Information given:
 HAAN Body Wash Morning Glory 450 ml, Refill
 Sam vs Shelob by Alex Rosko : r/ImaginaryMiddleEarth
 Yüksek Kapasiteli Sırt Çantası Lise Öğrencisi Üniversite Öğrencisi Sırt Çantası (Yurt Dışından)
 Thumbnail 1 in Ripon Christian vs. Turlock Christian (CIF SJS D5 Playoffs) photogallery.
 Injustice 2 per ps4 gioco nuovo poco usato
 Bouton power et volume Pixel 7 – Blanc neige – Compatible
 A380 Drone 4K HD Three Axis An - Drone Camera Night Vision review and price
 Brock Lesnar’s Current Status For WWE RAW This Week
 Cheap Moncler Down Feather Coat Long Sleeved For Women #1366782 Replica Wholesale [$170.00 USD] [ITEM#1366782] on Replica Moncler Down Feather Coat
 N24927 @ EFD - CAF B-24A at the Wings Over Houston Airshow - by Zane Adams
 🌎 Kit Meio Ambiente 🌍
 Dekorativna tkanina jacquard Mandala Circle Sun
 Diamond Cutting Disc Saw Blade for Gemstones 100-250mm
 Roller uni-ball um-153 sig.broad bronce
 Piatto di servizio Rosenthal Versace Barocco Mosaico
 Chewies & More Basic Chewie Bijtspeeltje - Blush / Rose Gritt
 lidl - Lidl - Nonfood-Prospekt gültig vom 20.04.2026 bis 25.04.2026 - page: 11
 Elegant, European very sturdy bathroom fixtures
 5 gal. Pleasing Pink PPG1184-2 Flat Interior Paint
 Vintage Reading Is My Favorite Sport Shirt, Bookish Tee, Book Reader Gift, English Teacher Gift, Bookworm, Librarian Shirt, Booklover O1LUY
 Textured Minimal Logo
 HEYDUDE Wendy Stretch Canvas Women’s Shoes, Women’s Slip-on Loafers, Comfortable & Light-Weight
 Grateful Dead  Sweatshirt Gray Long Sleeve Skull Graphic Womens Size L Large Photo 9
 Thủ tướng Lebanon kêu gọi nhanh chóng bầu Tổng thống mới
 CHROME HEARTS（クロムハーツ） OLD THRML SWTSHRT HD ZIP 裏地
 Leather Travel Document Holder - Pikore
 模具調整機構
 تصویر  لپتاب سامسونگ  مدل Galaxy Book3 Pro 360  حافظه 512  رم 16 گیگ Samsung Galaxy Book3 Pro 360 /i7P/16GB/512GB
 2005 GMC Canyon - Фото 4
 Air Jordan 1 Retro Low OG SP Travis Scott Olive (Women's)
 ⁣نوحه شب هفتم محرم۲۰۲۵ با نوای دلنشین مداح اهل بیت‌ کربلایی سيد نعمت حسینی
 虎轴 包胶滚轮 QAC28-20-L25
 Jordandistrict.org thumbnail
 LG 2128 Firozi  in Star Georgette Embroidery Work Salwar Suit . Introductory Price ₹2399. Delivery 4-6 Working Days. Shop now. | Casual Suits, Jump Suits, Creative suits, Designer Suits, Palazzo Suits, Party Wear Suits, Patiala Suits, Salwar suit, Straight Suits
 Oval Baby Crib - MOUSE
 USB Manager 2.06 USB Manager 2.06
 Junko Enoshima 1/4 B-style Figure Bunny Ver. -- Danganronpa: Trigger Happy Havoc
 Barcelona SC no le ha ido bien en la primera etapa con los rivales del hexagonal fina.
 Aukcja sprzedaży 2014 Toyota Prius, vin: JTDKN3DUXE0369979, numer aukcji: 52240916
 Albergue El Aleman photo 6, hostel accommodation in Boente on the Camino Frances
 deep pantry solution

Required work: Could you restate, word for word, the lines above from the one with "Yüksek Kapasiteli Sırt" to the one with "Injustice 2 per ps4 gioco nuovo poco usato", both included?

Problem solution:
 Yüksek Kapasiteli Sırt Çantası Lise Öğrencisi Üniversite Öğrencisi Sırt Çantası (Yurt Dışından)
 Thumbnail 1 in Ripon Christian vs. Turlock Christian (CIF SJS D5 Playoffs) photogallery.
 Injustice 2 per ps4 gioco nuovo poco usato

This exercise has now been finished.